Instructions for the task
Reproduce the material below line for line, without changing any character.

Information provided
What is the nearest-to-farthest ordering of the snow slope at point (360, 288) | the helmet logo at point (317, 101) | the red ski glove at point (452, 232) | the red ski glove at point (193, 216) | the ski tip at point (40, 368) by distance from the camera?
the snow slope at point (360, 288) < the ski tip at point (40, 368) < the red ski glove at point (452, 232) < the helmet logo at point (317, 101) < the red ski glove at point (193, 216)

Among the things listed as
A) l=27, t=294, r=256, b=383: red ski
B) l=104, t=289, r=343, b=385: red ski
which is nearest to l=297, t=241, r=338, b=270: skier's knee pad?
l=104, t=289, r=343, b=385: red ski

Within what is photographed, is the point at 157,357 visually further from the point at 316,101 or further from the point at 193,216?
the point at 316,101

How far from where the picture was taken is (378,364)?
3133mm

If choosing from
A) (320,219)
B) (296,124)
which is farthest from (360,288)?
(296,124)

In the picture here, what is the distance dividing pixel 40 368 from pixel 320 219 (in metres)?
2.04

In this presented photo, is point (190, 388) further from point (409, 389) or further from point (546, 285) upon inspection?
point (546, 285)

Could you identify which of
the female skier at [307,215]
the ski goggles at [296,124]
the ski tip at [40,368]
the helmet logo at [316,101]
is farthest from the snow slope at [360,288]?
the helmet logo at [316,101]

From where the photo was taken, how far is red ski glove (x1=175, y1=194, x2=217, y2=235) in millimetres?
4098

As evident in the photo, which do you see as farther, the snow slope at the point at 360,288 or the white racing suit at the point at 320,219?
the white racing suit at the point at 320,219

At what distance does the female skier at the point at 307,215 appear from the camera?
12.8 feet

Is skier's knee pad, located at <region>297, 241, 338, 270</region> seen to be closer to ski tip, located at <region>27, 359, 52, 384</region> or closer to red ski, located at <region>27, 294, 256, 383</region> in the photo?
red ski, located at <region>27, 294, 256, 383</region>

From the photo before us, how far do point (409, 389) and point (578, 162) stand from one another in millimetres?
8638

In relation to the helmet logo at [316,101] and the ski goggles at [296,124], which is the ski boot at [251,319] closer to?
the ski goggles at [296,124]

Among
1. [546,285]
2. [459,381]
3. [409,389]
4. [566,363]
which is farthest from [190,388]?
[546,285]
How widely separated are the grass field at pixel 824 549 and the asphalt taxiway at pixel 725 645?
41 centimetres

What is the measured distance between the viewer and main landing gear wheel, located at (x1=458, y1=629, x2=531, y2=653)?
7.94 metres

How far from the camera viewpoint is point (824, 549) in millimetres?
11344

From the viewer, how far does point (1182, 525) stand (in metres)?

Result of this exercise
What is the nearest-to-farthest ordering of the snow slope at point (360, 288) | the helmet logo at point (317, 101) | the red ski glove at point (452, 232) | the red ski glove at point (193, 216) | the ski tip at point (40, 368) by distance from the camera?
the snow slope at point (360, 288) < the ski tip at point (40, 368) < the red ski glove at point (452, 232) < the helmet logo at point (317, 101) < the red ski glove at point (193, 216)

Among the things listed as
A) l=27, t=294, r=256, b=383: red ski
B) l=104, t=289, r=343, b=385: red ski
which is nearest to l=297, t=241, r=338, b=270: skier's knee pad?
l=104, t=289, r=343, b=385: red ski

Within what is photographed, is the point at 157,357 visually further from the point at 316,101 or further from the point at 193,216?
the point at 316,101

How far from where the picture was taken is (378,364)?
3133mm

If choosing from
A) (320,219)
B) (296,124)
which is farthest from (360,288)?
(296,124)

In the picture here, what is the distance dividing pixel 40 368 from pixel 320 219 (in metres)?
2.04

In this presented photo, is point (190, 388) further from point (409, 389) or further from point (546, 285) upon inspection?
point (546, 285)

Could you identify which of
the female skier at [307,215]
the ski goggles at [296,124]
the ski tip at [40,368]
the helmet logo at [316,101]
is farthest from the snow slope at [360,288]?
the helmet logo at [316,101]

From where the photo was taken, how far is red ski glove (x1=175, y1=194, x2=217, y2=235) in millimetres?
4098

As evident in the photo, which do you see as farther, the snow slope at the point at 360,288 or the white racing suit at the point at 320,219?
the white racing suit at the point at 320,219

At what distance does the female skier at the point at 307,215 appear from the camera?
12.8 feet

Is skier's knee pad, located at <region>297, 241, 338, 270</region> seen to be closer to ski tip, located at <region>27, 359, 52, 384</region> or closer to red ski, located at <region>27, 294, 256, 383</region> in the photo?
red ski, located at <region>27, 294, 256, 383</region>

From the photo before us, how far do point (409, 389) and point (578, 162) stand from one another in millimetres?
8638

In relation to the helmet logo at [316,101] and the ski goggles at [296,124], which is the ski boot at [251,319] closer to?
the ski goggles at [296,124]

Among
1. [546,285]
2. [459,381]
3. [409,389]
4. [566,363]
which is farthest from [190,388]?
[546,285]
How widely separated are the grass field at pixel 824 549 and the asphalt taxiway at pixel 725 645?
41 centimetres

What is the measured distance between the viewer and main landing gear wheel, located at (x1=458, y1=629, x2=531, y2=653)?
7.94 metres

How far from the camera viewpoint is point (824, 549) in millimetres?
11344

From the viewer, how far does point (1182, 525) stand (in metres)?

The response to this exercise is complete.